Dagmar - So, we would need to do here a transgenic approach. Meaning, we would need to engineer a fertilised oocyte. So, we introduce a piece of DNA into this oocyte and from this create a new mouse and this mouse then contains this light-sensitive molecule just in its sperm.

Chris - I see. So, by putting the gene for the light-sensitive molecule into the mouse in the first place then its sperm are naturally produced with this particular molecule in them. And they're only activated essentially, when you shine the light on them then.

Dagmar - Yeah. So, what we do is we prep those sperm, those genetically engineered sperm in the dark and in the dark they're completely behaving normally like normal sperm would do. But only when we shine light on them, these sperm swim faster because their tails are beating faster.

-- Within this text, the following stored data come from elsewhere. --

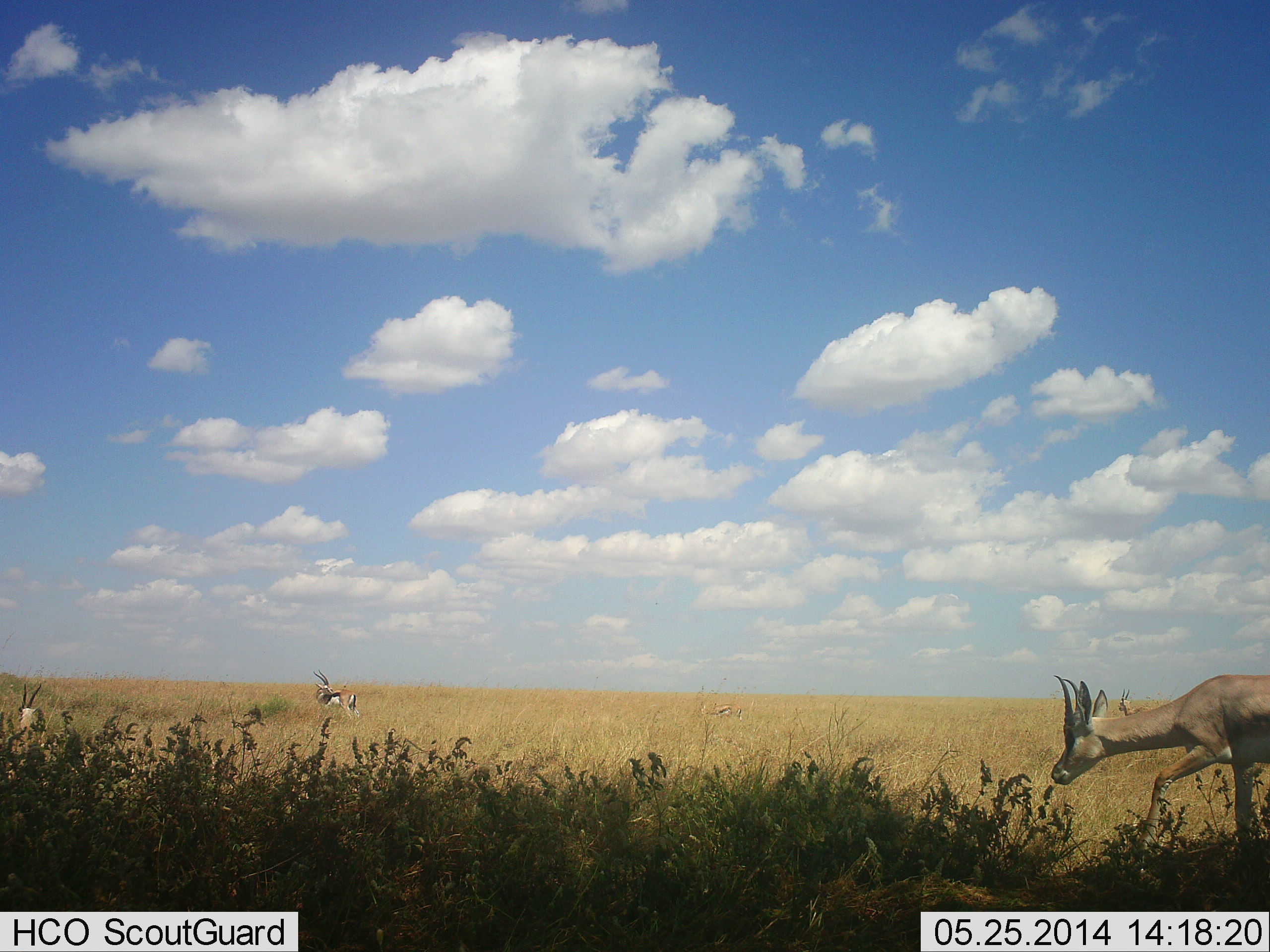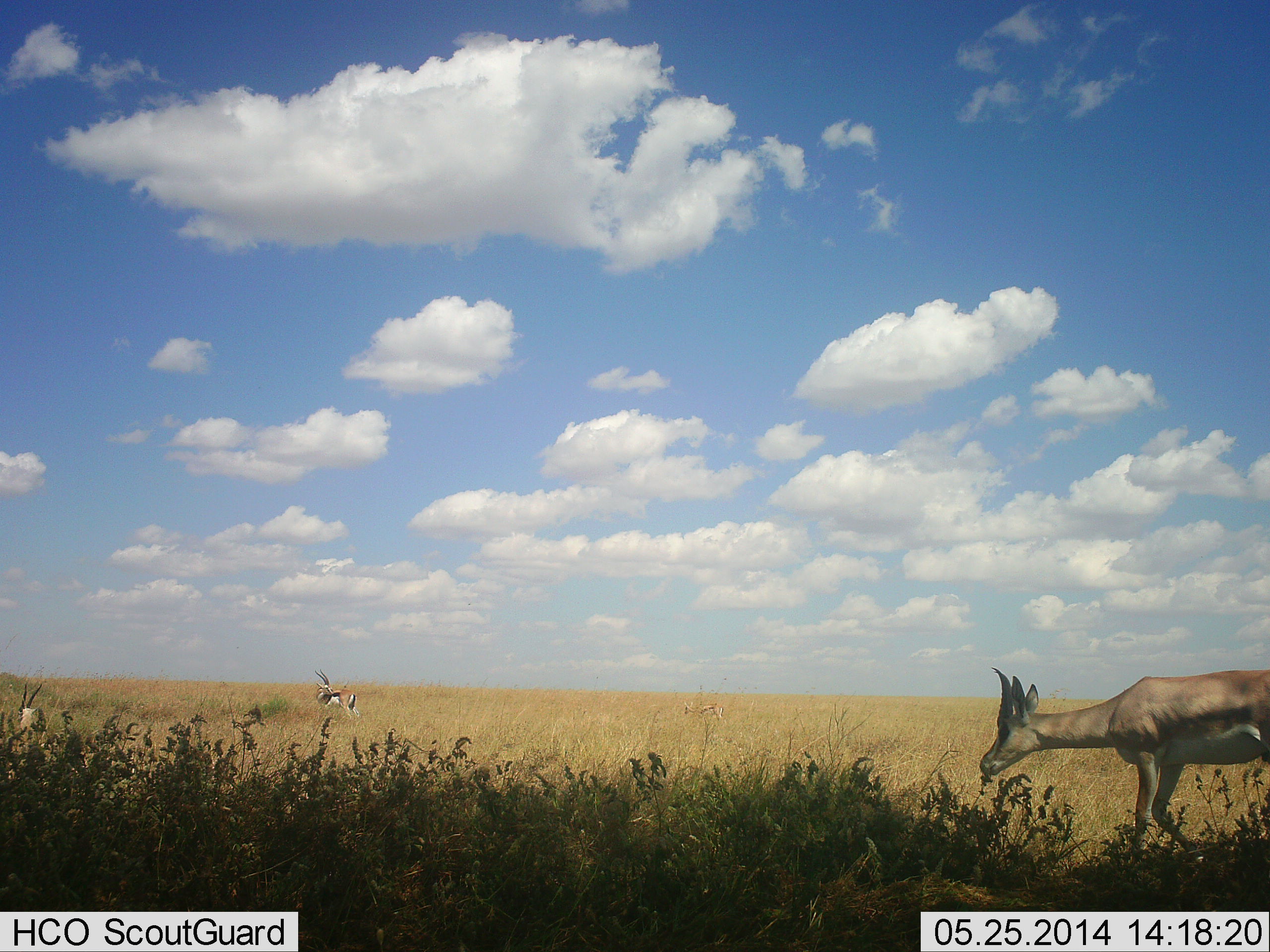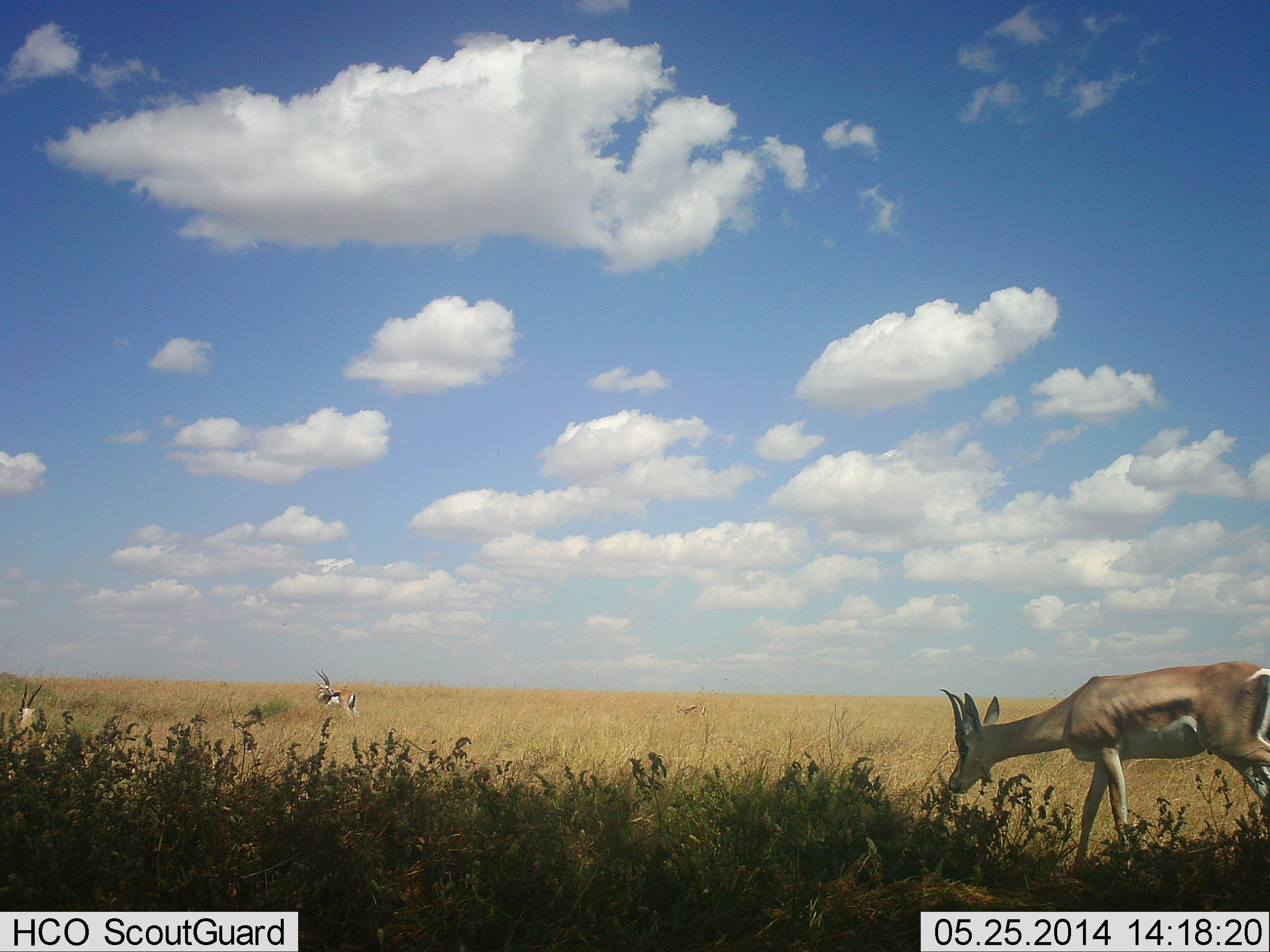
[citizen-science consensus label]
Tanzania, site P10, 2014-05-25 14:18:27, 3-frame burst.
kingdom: Animalia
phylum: Chordata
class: Mammalia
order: Artiodactyla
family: Bovidae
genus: Nanger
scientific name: Nanger granti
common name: grant's gazelle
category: gazellegrants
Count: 1.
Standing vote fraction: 26%.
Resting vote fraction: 5%.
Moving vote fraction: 64%.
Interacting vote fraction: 0%.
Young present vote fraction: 0%.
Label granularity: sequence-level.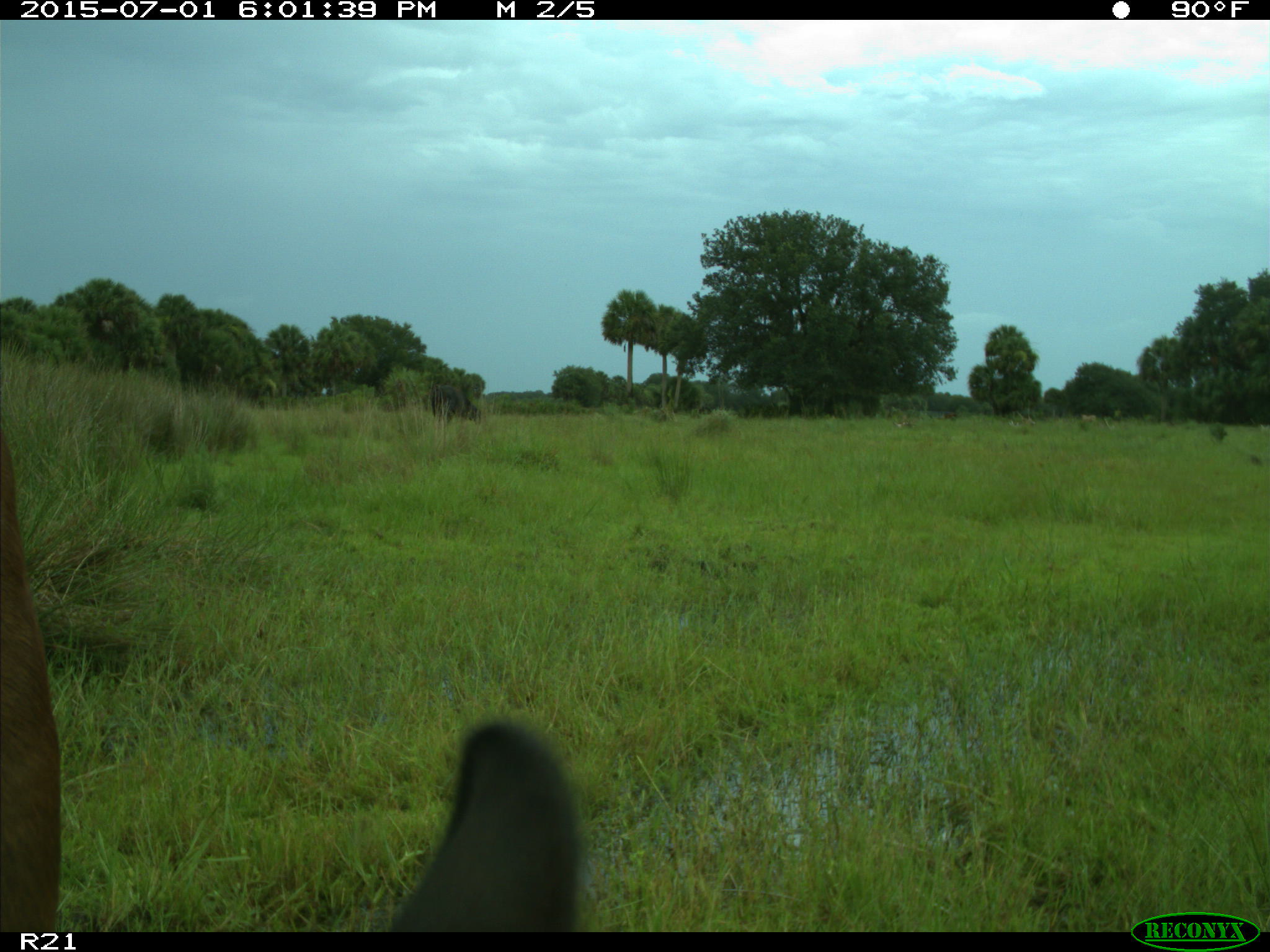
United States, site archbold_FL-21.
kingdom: Animalia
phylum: Chordata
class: Mammalia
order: Artiodactyla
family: Bovidae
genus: Bos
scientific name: Bos taurus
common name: domestic cow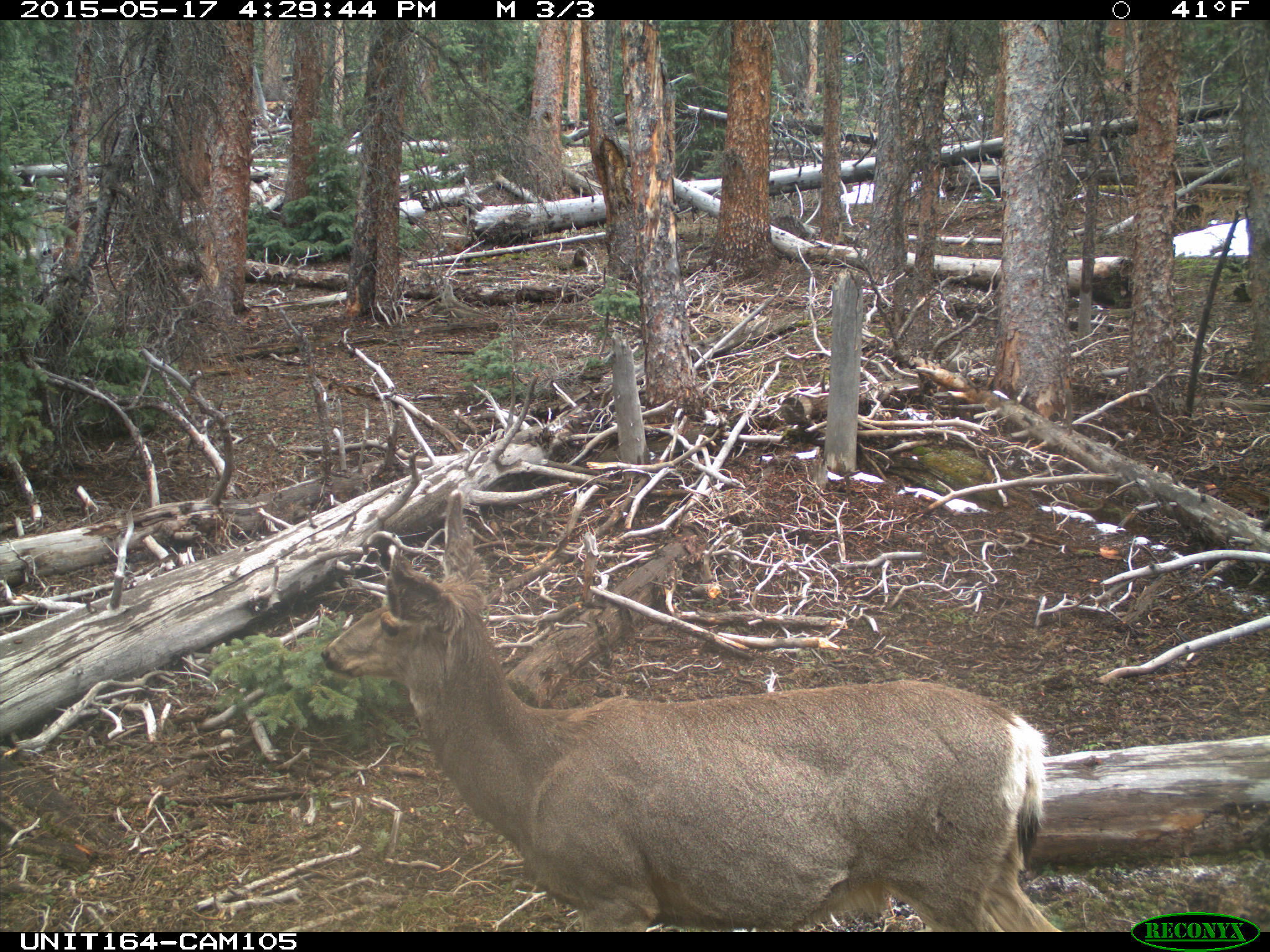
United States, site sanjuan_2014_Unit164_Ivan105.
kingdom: Animalia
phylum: Chordata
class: Mammalia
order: Artiodactyla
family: Cervidae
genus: Odocoileus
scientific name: Odocoileus hemionus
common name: mule deer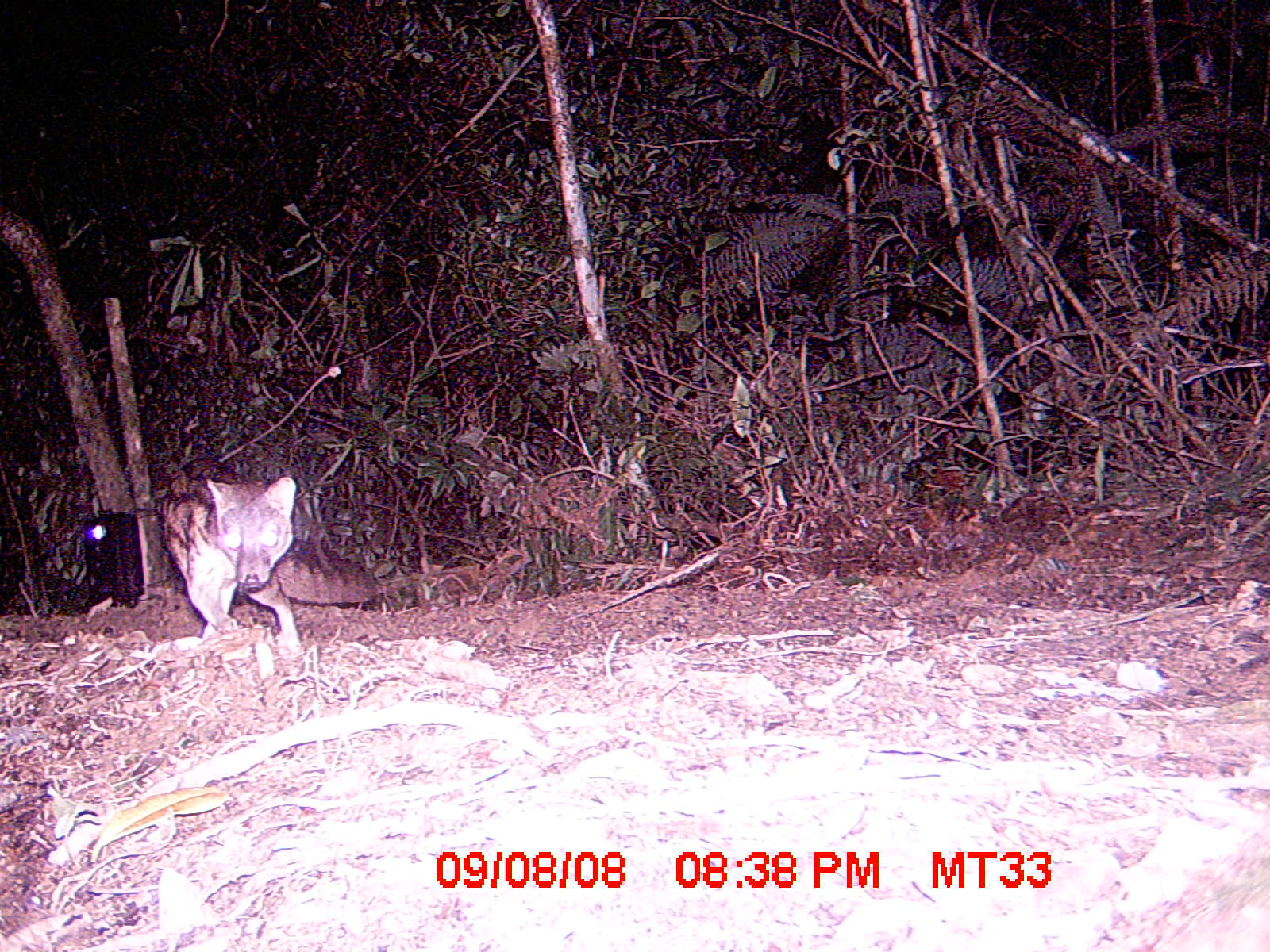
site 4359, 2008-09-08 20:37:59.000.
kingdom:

Chris - What is this showing you? What can you do with these sperm now that we couldn't do before?

Dagmar - So before, it was really tricky to study particular signalling pathways in sperm and analyse which molecules control which sperm function. Now, having this tool, we can just really precisely switch on a particular sperm function namely, sperm motility and understand how this is regulated in a really precise manner.

Chris - And I suppose that this may have a long term benefit for people who potentially suffer from say, subfertility or infertility because the more we understand about how sperm work, the better place we are to try to develop better treatments.

Dagmar - Of course! First, we want to understand what is going wrong in those patients because so far, our understanding is not sufficient to really say what is going wrong in a particular patient. So, that's the first thing we need to understand.

Chris - Dagmar, thank you very much. That's Dagmar Wachten, describing the world's first remote controlled sperm, just activated by light, a study that she published just recently in the journaleLife.